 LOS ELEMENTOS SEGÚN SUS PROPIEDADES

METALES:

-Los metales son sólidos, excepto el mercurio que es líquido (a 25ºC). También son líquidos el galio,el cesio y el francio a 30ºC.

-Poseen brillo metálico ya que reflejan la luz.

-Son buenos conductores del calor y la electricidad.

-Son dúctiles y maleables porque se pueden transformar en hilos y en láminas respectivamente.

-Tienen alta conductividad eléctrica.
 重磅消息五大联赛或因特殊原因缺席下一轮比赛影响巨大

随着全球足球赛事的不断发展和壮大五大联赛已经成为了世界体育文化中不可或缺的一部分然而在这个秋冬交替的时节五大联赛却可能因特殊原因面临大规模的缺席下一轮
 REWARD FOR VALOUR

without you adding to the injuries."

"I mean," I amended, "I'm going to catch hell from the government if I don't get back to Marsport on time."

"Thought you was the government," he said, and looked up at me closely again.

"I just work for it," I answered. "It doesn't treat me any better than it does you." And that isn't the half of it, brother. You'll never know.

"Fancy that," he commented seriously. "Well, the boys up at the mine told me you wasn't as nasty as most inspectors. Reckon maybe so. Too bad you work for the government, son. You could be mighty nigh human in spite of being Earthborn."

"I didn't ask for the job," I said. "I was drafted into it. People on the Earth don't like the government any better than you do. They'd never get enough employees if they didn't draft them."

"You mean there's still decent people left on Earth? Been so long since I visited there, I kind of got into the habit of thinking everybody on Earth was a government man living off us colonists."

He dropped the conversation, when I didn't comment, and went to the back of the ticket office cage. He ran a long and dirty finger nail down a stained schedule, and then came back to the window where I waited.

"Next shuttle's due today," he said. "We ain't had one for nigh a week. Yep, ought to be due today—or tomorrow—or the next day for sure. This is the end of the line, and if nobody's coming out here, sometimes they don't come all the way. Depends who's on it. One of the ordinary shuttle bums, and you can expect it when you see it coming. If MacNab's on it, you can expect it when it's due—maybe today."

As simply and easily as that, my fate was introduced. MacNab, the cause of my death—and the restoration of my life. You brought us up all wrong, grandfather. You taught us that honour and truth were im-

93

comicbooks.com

══════════════════════════════

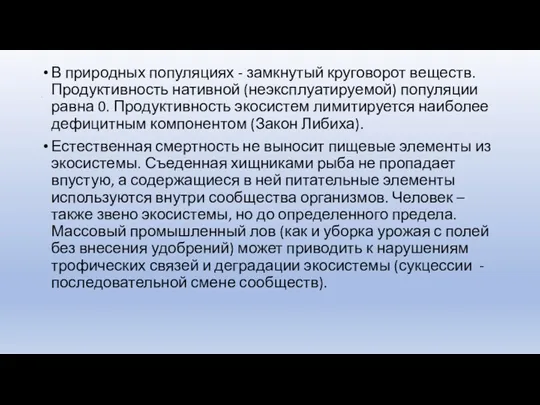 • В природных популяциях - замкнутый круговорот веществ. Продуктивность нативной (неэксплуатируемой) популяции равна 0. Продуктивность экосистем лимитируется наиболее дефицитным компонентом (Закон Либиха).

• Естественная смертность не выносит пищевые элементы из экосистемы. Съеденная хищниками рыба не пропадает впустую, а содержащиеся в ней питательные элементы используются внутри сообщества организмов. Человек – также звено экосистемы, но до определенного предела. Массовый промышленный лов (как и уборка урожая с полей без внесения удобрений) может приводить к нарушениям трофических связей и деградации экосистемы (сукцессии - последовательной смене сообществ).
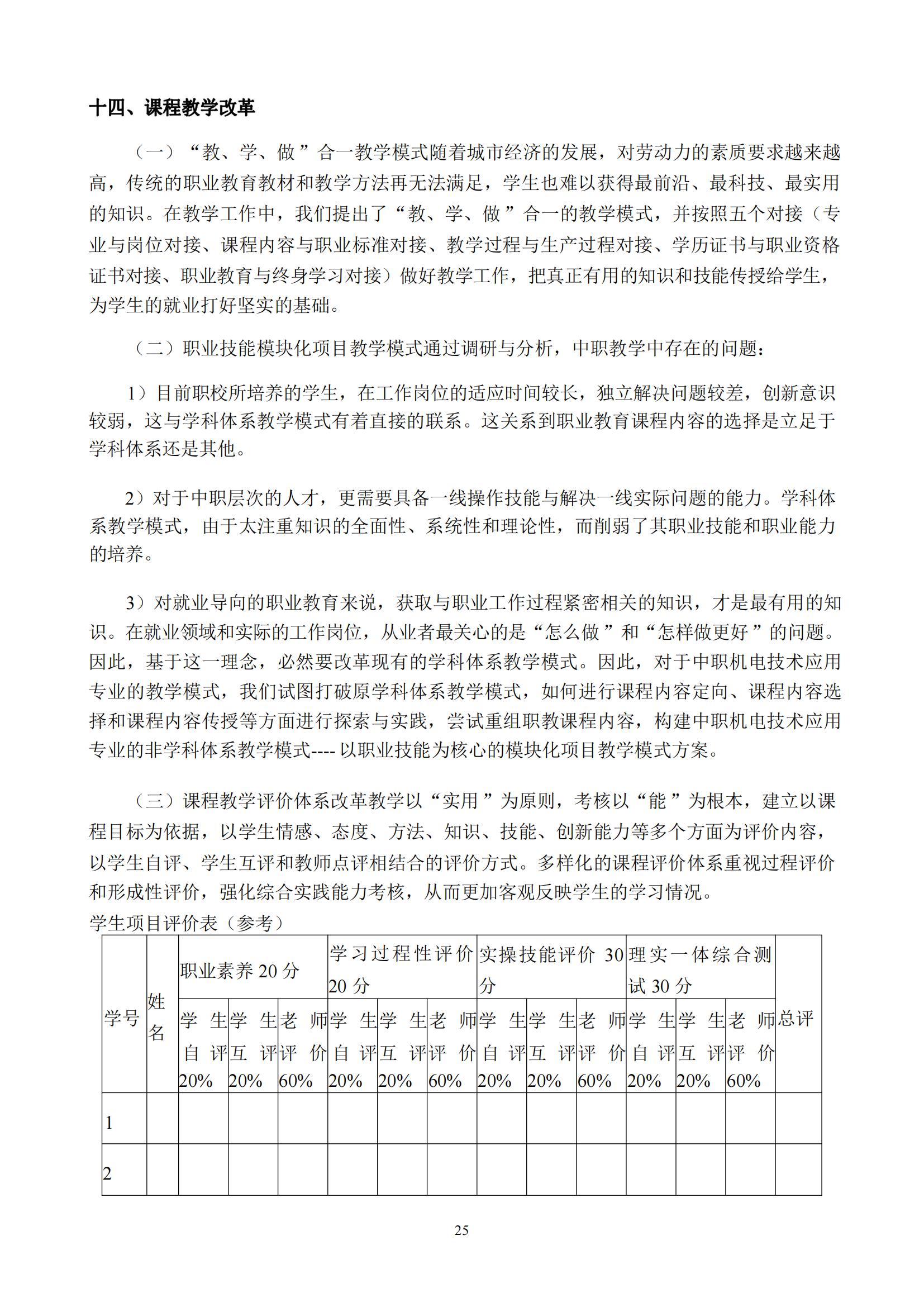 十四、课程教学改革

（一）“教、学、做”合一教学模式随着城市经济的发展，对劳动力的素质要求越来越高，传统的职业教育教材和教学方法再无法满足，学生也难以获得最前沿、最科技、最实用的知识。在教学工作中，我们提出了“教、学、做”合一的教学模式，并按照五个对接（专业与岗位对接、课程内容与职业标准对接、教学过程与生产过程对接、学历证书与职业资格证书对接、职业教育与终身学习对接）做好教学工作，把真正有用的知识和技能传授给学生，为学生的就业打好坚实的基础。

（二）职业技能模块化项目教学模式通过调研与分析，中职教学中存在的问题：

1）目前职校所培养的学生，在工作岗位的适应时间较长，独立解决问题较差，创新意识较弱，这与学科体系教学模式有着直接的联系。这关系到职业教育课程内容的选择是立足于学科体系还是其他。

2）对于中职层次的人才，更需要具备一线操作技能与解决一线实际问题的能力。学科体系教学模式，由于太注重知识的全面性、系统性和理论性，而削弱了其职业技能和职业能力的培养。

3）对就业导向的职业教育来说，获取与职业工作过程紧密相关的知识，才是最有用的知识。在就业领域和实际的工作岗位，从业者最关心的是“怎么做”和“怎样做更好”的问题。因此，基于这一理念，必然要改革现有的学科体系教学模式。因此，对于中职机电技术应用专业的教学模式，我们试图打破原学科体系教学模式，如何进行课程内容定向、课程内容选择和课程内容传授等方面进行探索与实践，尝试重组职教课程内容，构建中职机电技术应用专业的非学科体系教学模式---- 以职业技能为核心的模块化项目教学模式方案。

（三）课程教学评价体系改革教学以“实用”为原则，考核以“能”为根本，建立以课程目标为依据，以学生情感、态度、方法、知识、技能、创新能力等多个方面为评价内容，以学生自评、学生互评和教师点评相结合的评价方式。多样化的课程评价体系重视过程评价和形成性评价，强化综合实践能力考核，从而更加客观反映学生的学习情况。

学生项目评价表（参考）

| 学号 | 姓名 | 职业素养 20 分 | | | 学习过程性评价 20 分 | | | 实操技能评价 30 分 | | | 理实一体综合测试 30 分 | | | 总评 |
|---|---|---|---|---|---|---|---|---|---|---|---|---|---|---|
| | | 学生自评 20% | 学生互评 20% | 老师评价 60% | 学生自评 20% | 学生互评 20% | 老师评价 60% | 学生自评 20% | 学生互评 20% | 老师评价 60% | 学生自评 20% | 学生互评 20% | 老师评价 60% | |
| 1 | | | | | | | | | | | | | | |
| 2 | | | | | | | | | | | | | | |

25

══════════════════════════════

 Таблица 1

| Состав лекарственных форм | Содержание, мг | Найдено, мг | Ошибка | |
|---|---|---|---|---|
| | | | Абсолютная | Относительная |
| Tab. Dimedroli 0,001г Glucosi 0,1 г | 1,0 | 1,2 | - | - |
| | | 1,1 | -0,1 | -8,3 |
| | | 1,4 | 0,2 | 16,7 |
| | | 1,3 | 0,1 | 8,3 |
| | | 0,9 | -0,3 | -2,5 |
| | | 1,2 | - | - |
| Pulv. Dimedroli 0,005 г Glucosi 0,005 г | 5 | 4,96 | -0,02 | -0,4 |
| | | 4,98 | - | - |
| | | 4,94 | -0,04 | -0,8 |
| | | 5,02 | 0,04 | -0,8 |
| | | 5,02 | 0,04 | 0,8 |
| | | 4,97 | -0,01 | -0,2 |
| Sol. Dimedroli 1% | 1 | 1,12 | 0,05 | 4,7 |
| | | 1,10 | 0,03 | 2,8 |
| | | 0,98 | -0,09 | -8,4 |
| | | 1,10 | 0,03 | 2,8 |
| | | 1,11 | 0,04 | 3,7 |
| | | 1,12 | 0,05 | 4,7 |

══════════════════════════════

- **Work task**
Copy word for word the stretch of entries above from the line that has "-Son buenos conductores" through the line that has "me closely again.", both ends included, and nothing outside it.

- **Solution**
-Son buenos conductores del calor y la electricidad.

-Son dúctiles y maleables porque se pueden transformar en hilos y en láminas respectivamente.

-Tienen alta conductividad eléctrica.
 重磅消息五大联赛或因特殊原因缺席下一轮比赛影响巨大

随着全球足球赛事的不断发展和壮大五大联赛已经成为了世界体育文化中不可或缺的一部分然而在这个秋冬交替的时节五大联赛却可能因特殊原因面临大规模的缺席下一轮
 REWARD FOR VALOUR

without you adding to the injuries."

"I mean," I amended, "I'm going to catch hell from the government if I don't get back to Marsport on time."

"Thought you was the government," he said, and looked up at me closely again.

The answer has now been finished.